I cambiamenti delle tecniche di coltivazione che sono avvenuti a partire dalla metà degli anni ‘50 del XX secolo hanno causato una drastica riduzione della diversità del paesaggio agricolo. L’impiego su larga scala delle macchine agricole ha comportato un drastico aumento delle dimensioni degli appezzamenti, la diffusione della monocoltura, la forte riduzione dei margini erbosi e delle siepi campestri, il massiccio utilizzo di diserbanti ed insetticidi. Al contrario, nelle aree agricole alto collinari e montane meno redditizie si è verificato un massiccio abbandono delle coltivazioni, accompagnato dalla riconquista di molte di queste superfici da parte del bosco. In ambedue i casi, la conseguenza netta di questi radicali cambiamenti è stata una rilevante diminuzione di quelle specie animali legate da tempo immemorabile agli ambienti agricoli. In genere, su stampa e televisione viene posta una grande enfasi sull’impiego in agricoltura dei cosiddetti pesticidi: una traduzione maccheronica dell’inglese “pesticide”, che significa antiparassitario. Tuttavia, anche se molte sostanze chimiche utilizzate in agricoltura possono avere un impatto pesante su molte specie di vertebrati e di invertebrati, esse rappresentano solo una parte del problema e forse nemmeno la più rilevante. Il maggiore impatto di questi prodotti non è infatti dovuto, almeno nella stragrande maggioranza dei casi, direttamente alla loro tossicità nei confronti delle varie specie animali. In realtà, sebbene alcune sostanze, soprattutto fungicidi ed insetticidi, possono in alcuni casi ridurre la forma fisica degli animali selvatici e quindi diminuire la loro sopravvivenza e capacità riproduttiva, gli effetti più negativi che esse producono sono di tipo indiretto. L’effetto micidiale derivante dall’impiego dei diserbanti è infatti dovuto alla loro capacità di interrompere la catena alimentare che consente la crescita e lo sviluppo dei pulcini di molte specie di uccelli, in primo luogo fagiani, starne, pernici rosse, ecc. Nelle prime settimane di vita è vitale per questi pulcini nutrirsi di insetti, perché questi invertebrati forniscono loro le proteine che sono indispensabili per il loro naturale sviluppo e quindi per la loro sopravvivenza. I diserbanti, eliminando le erbe infestanti, provocano a loro volta un’estrema rarefazione degli insetti di cui si nutrono i pulcini e così facendo finiscono per decretare la morte di questi piccoli esseri.

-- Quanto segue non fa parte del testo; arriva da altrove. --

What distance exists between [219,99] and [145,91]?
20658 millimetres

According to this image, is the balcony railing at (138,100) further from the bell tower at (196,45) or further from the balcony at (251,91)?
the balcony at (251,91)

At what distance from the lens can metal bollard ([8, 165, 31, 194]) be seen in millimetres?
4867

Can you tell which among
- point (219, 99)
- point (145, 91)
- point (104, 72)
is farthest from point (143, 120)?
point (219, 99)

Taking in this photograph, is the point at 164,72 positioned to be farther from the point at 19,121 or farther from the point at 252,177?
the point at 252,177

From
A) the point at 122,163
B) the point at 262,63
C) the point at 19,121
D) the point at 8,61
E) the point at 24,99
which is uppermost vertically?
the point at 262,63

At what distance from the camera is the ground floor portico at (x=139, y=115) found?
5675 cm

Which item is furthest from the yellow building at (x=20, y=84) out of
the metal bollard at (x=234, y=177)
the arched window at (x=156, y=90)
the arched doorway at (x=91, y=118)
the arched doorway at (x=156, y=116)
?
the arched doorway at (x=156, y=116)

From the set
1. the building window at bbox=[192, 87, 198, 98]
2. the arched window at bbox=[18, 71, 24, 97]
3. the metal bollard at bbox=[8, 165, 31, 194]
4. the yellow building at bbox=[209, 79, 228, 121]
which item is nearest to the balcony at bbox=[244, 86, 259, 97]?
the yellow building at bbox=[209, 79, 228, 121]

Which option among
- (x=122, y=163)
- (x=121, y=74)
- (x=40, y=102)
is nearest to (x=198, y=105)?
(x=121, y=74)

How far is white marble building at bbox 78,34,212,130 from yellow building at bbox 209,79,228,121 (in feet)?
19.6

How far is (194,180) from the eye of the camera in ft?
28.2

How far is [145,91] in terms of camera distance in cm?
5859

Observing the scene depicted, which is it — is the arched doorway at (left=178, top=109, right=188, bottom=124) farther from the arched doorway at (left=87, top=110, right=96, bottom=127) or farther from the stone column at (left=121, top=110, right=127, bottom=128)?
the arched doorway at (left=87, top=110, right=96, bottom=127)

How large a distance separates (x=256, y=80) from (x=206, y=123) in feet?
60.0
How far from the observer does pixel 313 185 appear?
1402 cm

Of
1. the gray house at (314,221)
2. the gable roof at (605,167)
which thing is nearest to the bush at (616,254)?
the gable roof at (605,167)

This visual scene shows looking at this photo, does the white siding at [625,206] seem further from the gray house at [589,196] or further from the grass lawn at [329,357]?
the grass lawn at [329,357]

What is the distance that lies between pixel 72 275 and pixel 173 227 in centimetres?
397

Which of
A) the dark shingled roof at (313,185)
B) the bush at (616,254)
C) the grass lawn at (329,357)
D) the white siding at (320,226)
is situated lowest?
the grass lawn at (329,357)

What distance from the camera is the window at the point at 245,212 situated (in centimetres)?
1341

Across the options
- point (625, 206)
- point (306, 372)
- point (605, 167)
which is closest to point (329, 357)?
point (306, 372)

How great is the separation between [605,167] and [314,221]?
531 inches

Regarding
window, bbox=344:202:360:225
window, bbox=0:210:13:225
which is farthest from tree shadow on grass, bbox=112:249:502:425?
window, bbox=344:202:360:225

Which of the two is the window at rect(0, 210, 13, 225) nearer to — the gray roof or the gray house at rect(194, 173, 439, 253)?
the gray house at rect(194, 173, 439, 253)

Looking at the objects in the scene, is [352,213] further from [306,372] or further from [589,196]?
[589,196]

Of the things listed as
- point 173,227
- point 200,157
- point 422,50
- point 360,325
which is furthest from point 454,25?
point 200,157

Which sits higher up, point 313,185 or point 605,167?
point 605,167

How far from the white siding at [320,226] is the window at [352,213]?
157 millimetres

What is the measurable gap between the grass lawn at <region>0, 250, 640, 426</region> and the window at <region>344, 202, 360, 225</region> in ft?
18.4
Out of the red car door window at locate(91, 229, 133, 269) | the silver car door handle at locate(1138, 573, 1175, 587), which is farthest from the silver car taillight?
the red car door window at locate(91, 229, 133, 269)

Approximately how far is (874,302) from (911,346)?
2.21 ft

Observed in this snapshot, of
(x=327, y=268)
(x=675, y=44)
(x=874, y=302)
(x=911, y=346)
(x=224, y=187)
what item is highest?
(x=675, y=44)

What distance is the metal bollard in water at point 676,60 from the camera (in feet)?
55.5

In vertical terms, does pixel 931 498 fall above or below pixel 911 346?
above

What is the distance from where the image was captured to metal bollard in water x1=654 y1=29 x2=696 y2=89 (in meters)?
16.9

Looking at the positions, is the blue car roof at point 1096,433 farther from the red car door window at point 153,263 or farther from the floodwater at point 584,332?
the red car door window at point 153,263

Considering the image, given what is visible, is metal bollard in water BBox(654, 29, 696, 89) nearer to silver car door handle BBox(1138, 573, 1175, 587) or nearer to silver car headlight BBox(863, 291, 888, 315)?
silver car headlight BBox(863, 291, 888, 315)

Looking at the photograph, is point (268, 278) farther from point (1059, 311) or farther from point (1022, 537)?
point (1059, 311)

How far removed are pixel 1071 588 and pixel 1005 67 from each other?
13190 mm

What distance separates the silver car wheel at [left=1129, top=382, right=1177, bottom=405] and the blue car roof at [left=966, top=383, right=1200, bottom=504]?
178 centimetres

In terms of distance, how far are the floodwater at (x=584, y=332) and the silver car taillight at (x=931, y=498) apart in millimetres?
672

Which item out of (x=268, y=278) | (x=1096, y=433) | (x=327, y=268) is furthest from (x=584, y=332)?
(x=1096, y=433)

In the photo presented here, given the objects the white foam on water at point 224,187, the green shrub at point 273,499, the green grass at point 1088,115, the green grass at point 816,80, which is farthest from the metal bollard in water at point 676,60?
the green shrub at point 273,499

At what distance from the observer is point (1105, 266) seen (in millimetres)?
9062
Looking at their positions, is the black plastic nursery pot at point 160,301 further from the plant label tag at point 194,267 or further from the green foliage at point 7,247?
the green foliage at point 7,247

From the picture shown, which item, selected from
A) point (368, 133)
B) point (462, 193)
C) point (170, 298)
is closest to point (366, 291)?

Per quanto riguarda l’avifauna caratteristica degli ambienti agricoli e la piccola selvaggina, la varietà delle colture, la dimensione degli appezzamenti, la presenza di elementi del paesaggio come le siepi, le prode erbose dei campi, i boschetti, la vegetazione che ricopre le rive dei corsi d’acqua, le macchie, gli arbusteti, ecc. rivestono un’importanza fondamentale. Questo tipo di paesaggio agricolo è infatti in grado di assicurare a questi piccoli animali abbondanti risorse alimentari e numerosi ambienti di rifugio e nidificazione, gli uni strettamente collegati agli altri, in modo tale da ridurre per loro al minimo il rischio di predazione durante le fasi di alimentazione. A ben guardare, la ragione per la quale l’agricoltura, promiscua e parcellizzata, praticata prima degli anni ‘50 risultava estremamente vantaggiosa per la piccola selvaggina risiedeva proprio nella stretta vicinanza tra ambienti di alimentazione e ambienti di rifugio e di conseguenza nella maggiore difesa dalla predazione che essa era in grado di offrire. Non è quindi un caso, con buona pace del mondo ecologista, se la tanto osannata agricoltura biologica, nonostante il minimo o nullo impiego dei pesticidi che essa comporta, non riesca di fatto a generare alcun apprezzabile incremento di avifauna e di piccola selvaggina. Essa, infatti, non è assolutamente in grado di modificare il fattore ecologico veramente negativo, ovvero l’appiattimento dell’ambiente agricolo provocato dalla meccanizzazione delle varie operazioni colturali.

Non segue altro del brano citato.